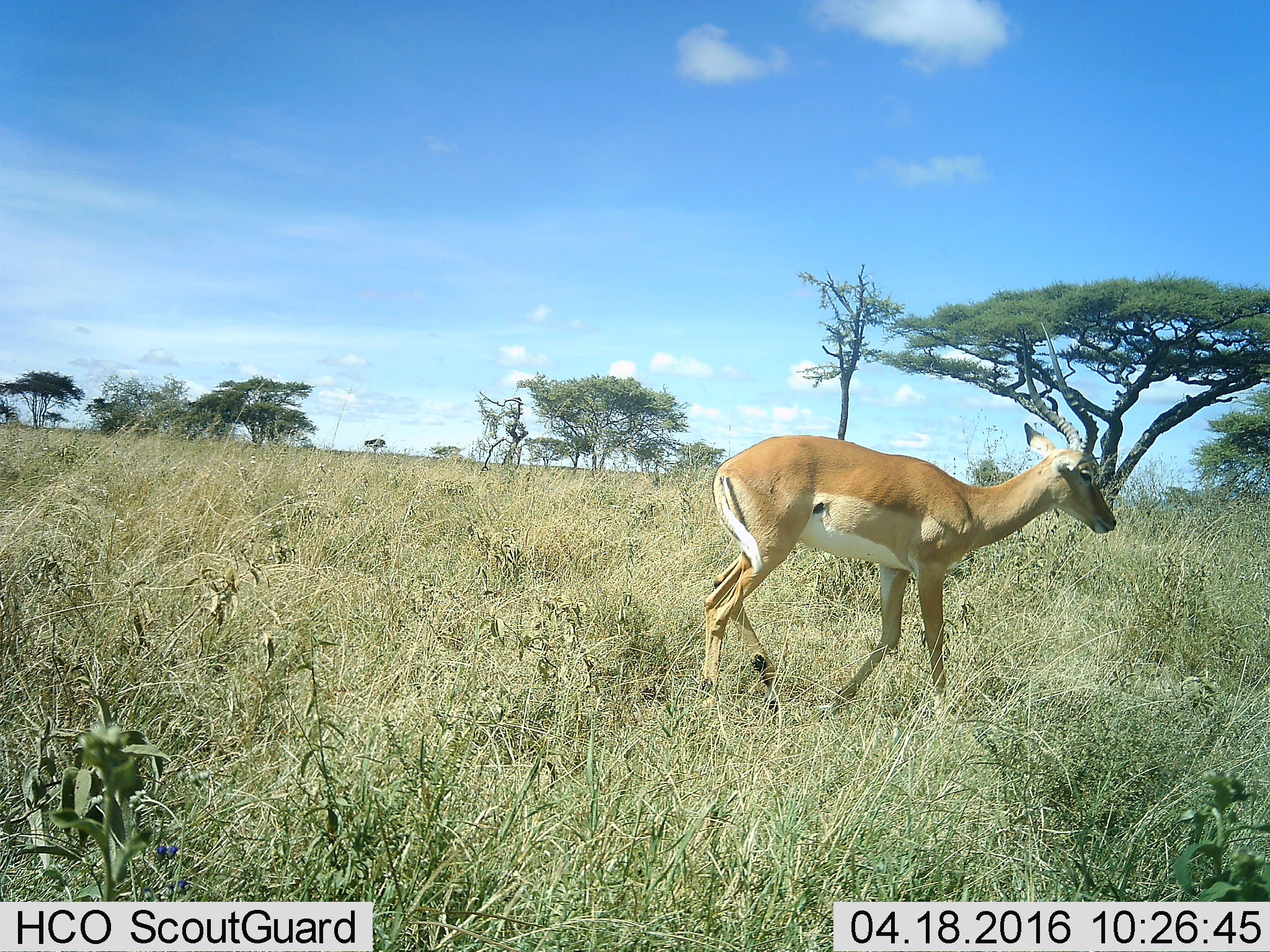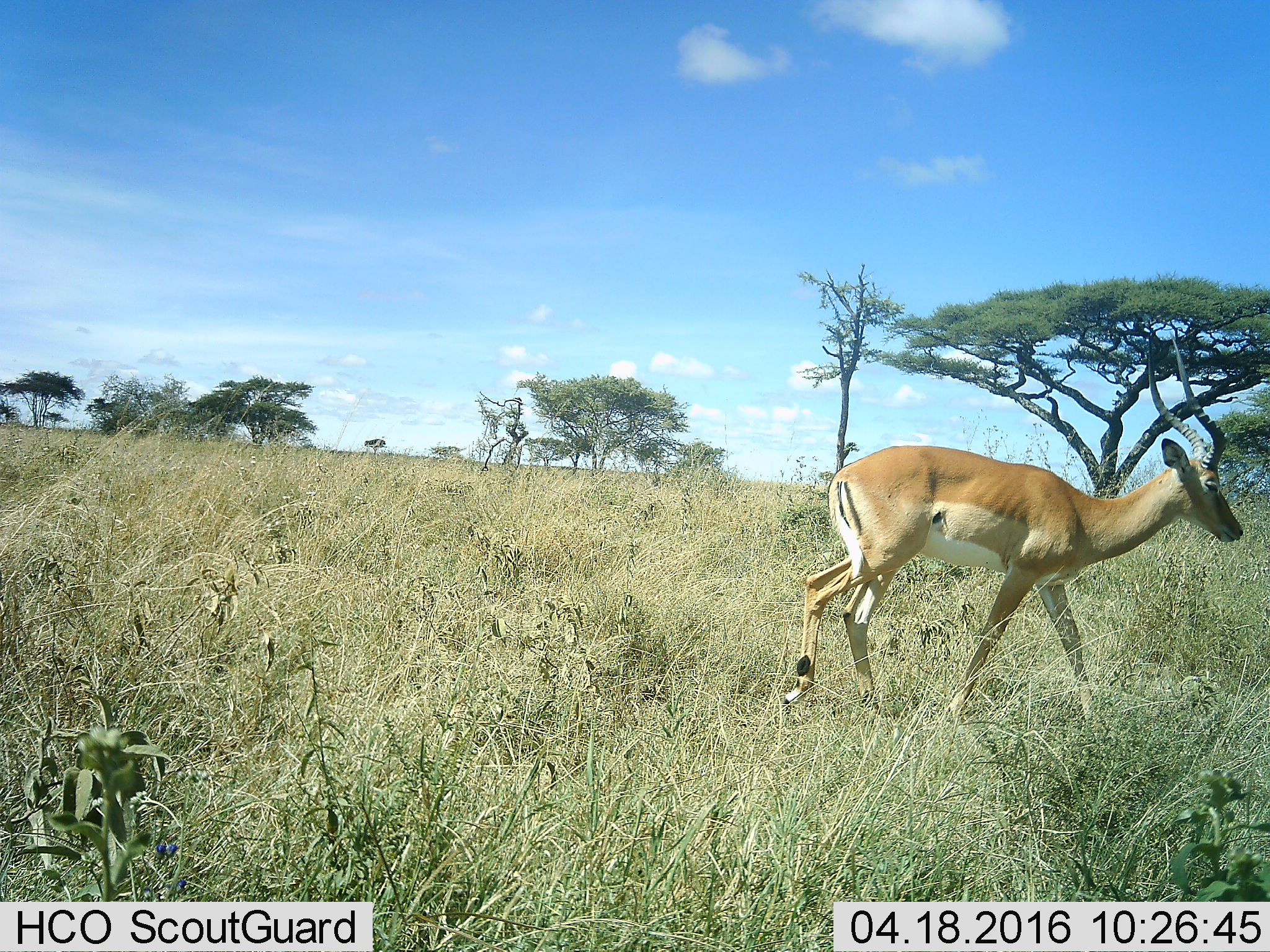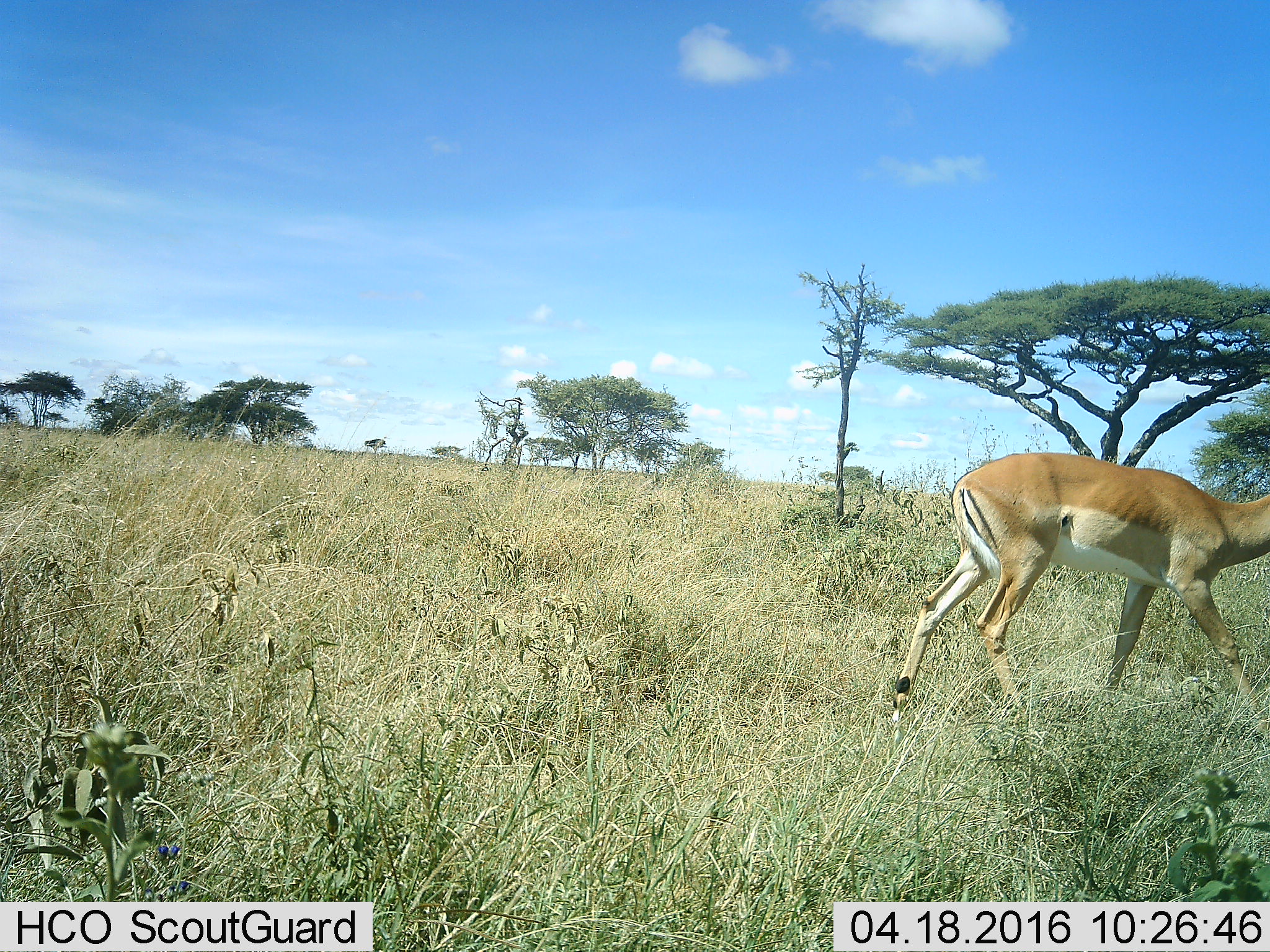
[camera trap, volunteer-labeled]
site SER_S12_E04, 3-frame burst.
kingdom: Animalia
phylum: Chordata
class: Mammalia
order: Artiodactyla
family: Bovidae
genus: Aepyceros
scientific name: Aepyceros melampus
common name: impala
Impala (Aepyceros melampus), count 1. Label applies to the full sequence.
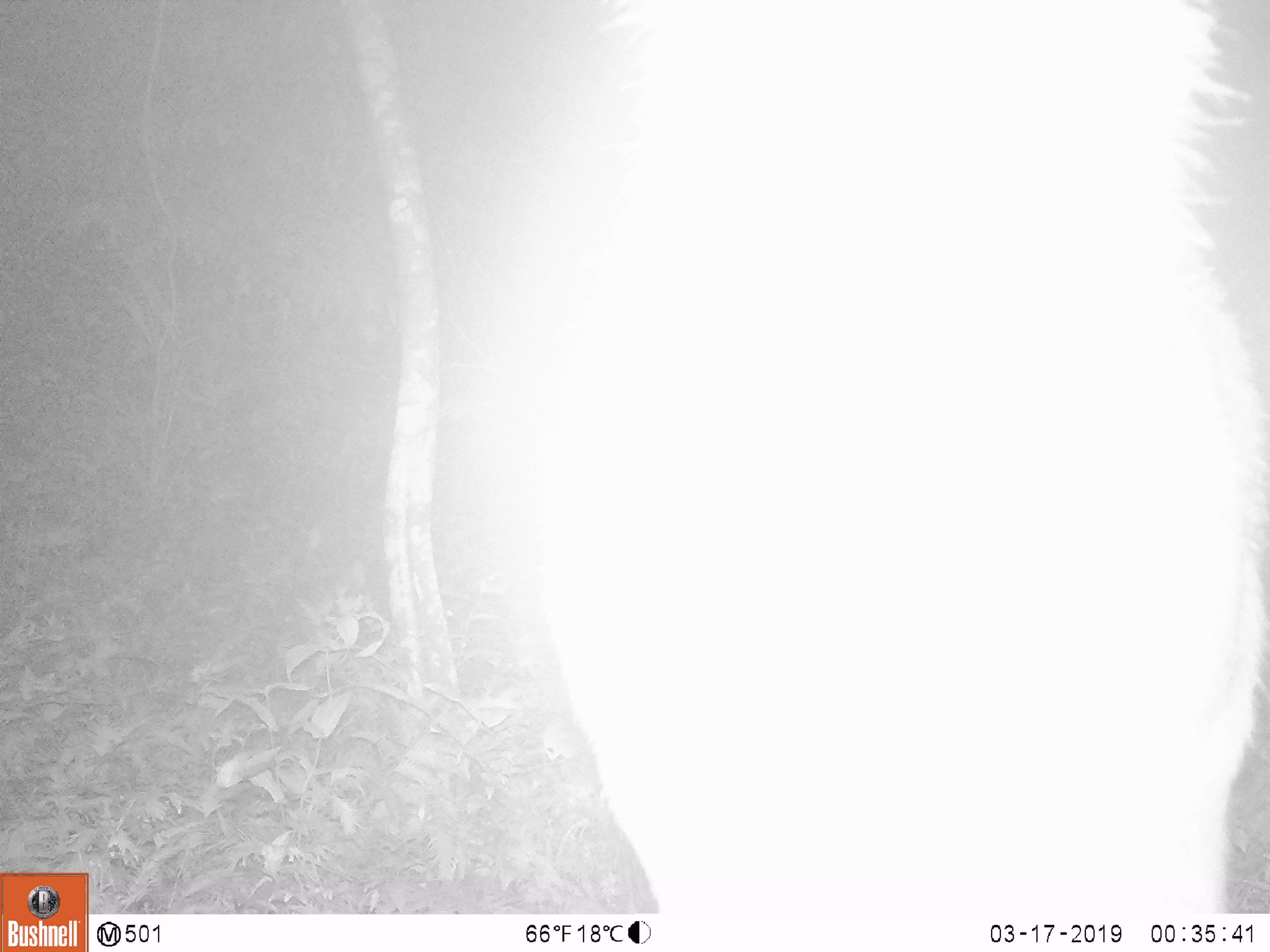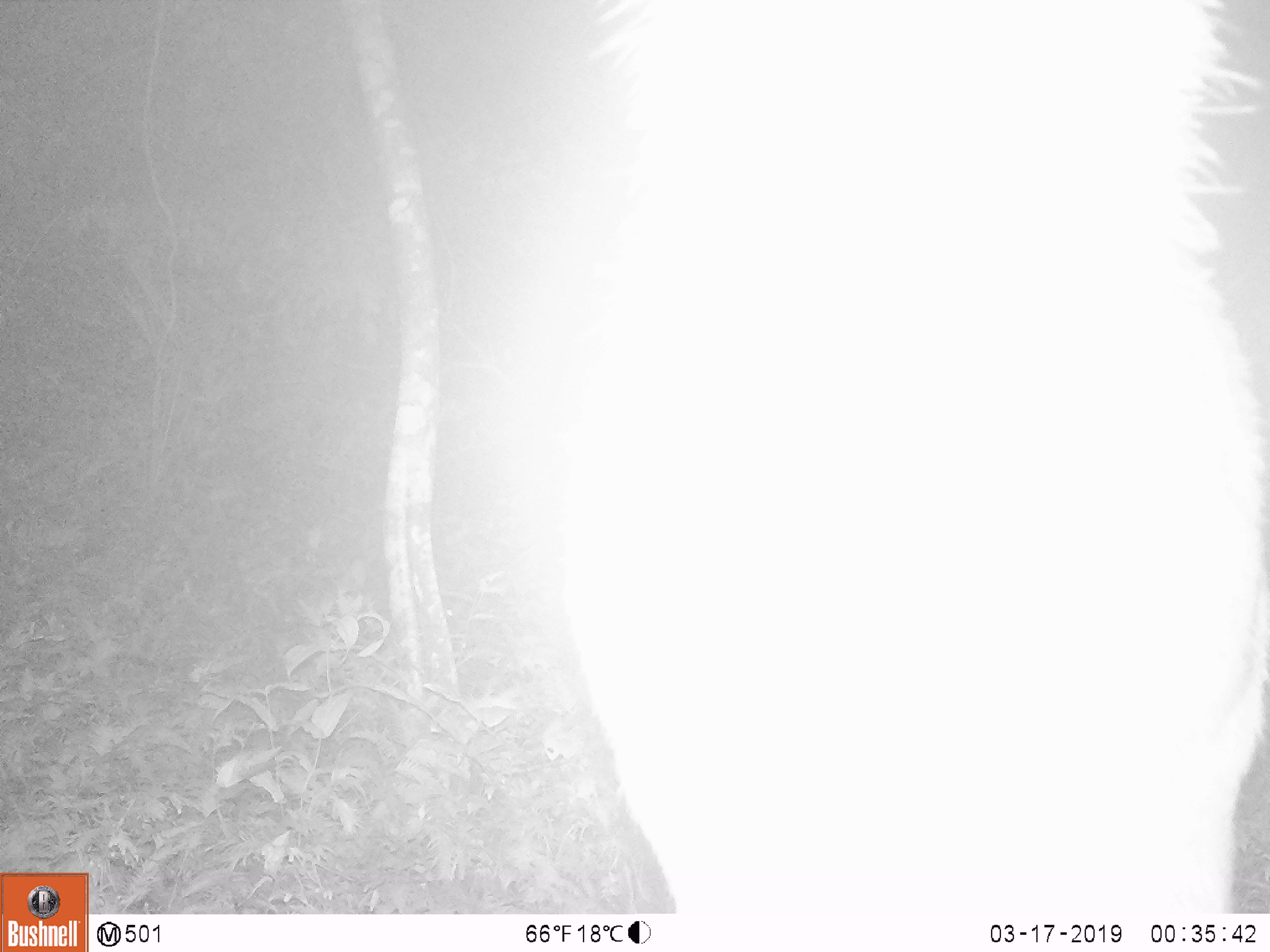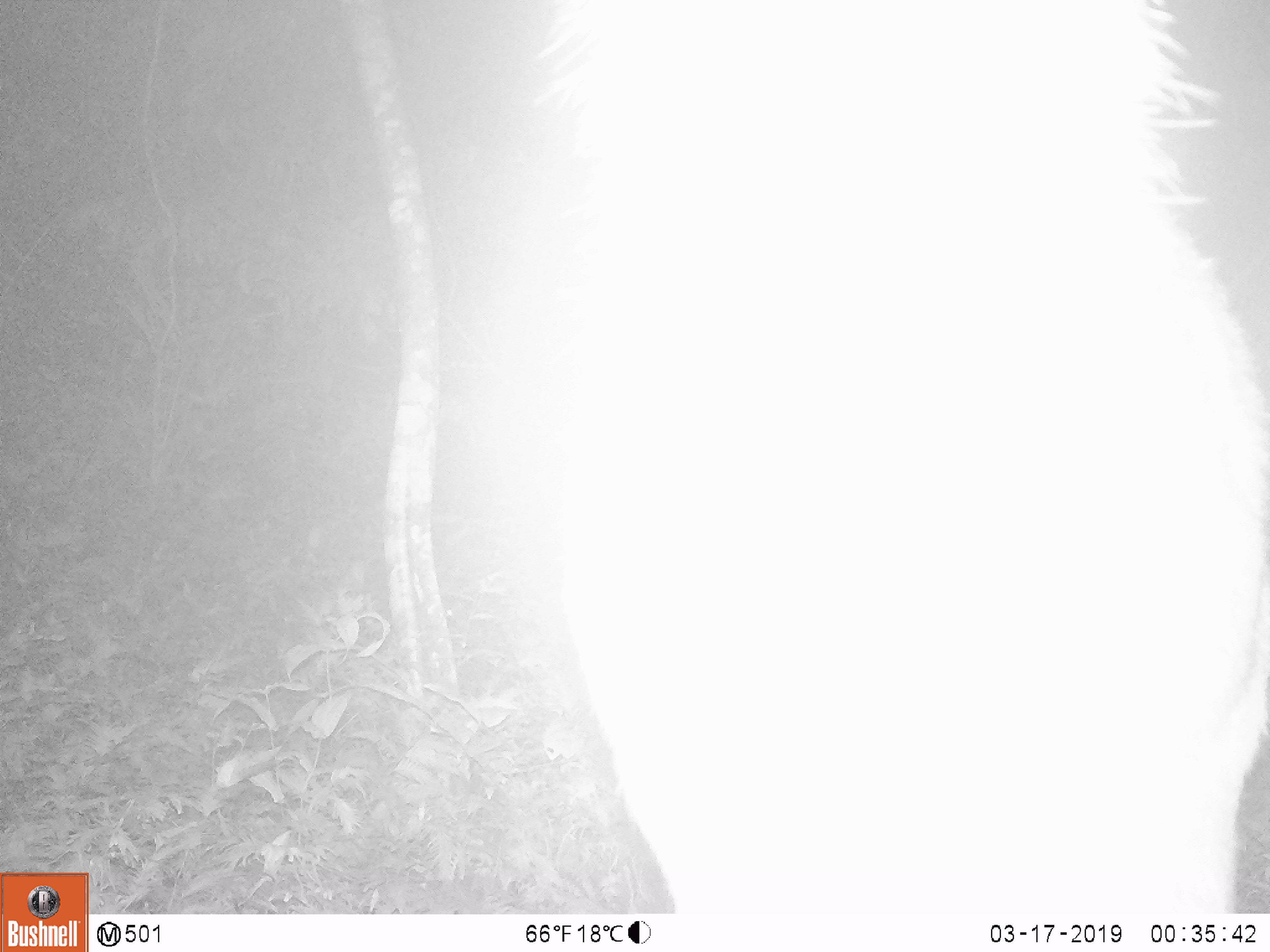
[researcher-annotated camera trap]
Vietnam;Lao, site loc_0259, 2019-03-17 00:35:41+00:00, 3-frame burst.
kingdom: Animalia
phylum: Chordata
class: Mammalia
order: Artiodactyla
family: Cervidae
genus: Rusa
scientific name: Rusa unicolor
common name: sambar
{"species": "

Task instructions
Drop the images and return the data verbatim.

Answer to the problem
[camera trap, volunteer-labeled]
site SER_S12_E04, 3-frame burst.
kingdom: Animalia
phylum: Chordata
class: Mammalia
order: Artiodactyla
family: Bovidae
genus: Aepyceros
scientific name: Aepyceros melampus
common name: impala
Impala (Aepyceros melampus), count 1. Label applies to the full sequence.
[researcher-annotated camera trap]
Vietnam;Lao, site loc_0259, 2019-03-17 00:35:41+00:00, 3-frame burst.
kingdom: Animalia
phylum: Chordata
class: Mammalia
order: Artiodactyla
family: Cervidae
genus: Rusa
scientific name: Rusa unicolor
common name: sambar
{"species": "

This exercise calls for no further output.